Tek-Tips is the largest IT community on the Internet today!

Members share and learn making Tek-Tips Forums the best source of peer-reviewed technical information on the Internet!

  • Congratulations Westi on being selected by the Tek-Tips community for having the most helpful posts in the forums last week. Way to Go!

System dumps with AIX 4.3.3 ML10

Status
Not open for further replies.

MoshiachNow

IS-IT--Management
Feb 6, 2002
1,851
IL
Hi,

Since we have installed ML10 we experience frequent system dumps,which are related to our own designed PCI boards (with our own drivers).

However,all was stable with ML8.
I know that AIX PCI drivers were altered in ML10 - anybody has the same experience ? "Long live king Moshiach !"
h
 
HI,

What we see is some problem with PLX chip on our board that controls the pci BUS.

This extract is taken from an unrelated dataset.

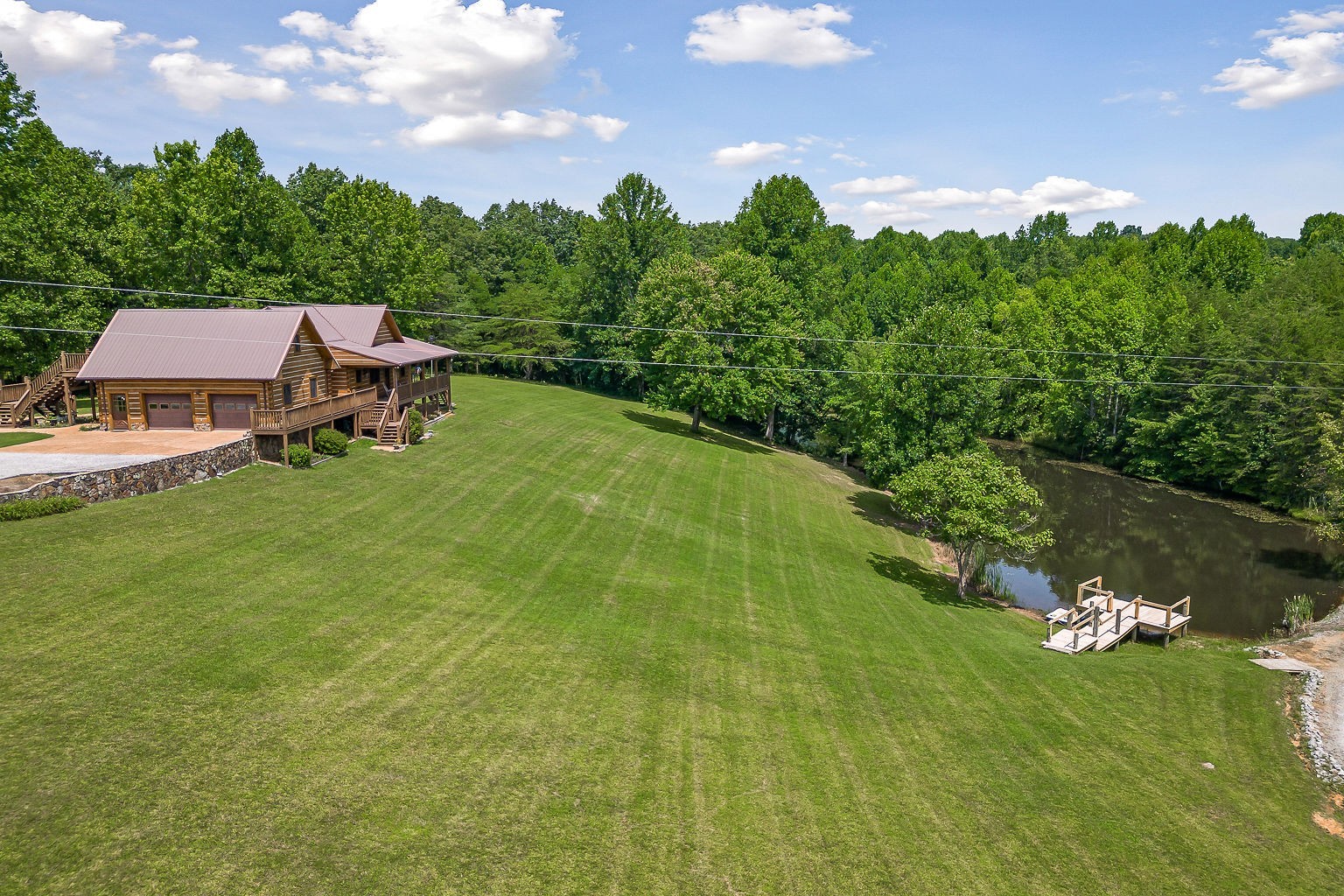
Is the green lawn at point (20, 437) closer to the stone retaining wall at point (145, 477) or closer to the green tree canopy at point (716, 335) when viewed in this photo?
the stone retaining wall at point (145, 477)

tHE CHIP IS A STANDARD one,and our drivers do not deal with PCI interface at all.
ALl the problems have started only after loading ML10. "Long live king Moshiach !"
h
 
Hi,

We have two systems in hacmp that are more 'unstable' since last upgrade (to ML10 but from a more unknown level). But the dumps are never the same and they occur on two servers.
I am not enough familiar with dump analysis, but are all your dumps similars. btw, if you know good doc for dump analysis - different from the redbooks - i accept it !

Thanks
 
Gileb,

Please find below the way I'm personally using for a fast and efficient analysis for the system dump cause.
I would appreciate if you will use the below to analyze your system dumps and post the results here:
================================
1.1 Analyzing system dump
If the customer complains that his system had frozen with 888 on the display, check errpt for the entry like this:
C0AA5338 0614145601 U S SYSDUMP SYSTEM DUMP

This means that the system dump have occurred on 14 of June at 14:56.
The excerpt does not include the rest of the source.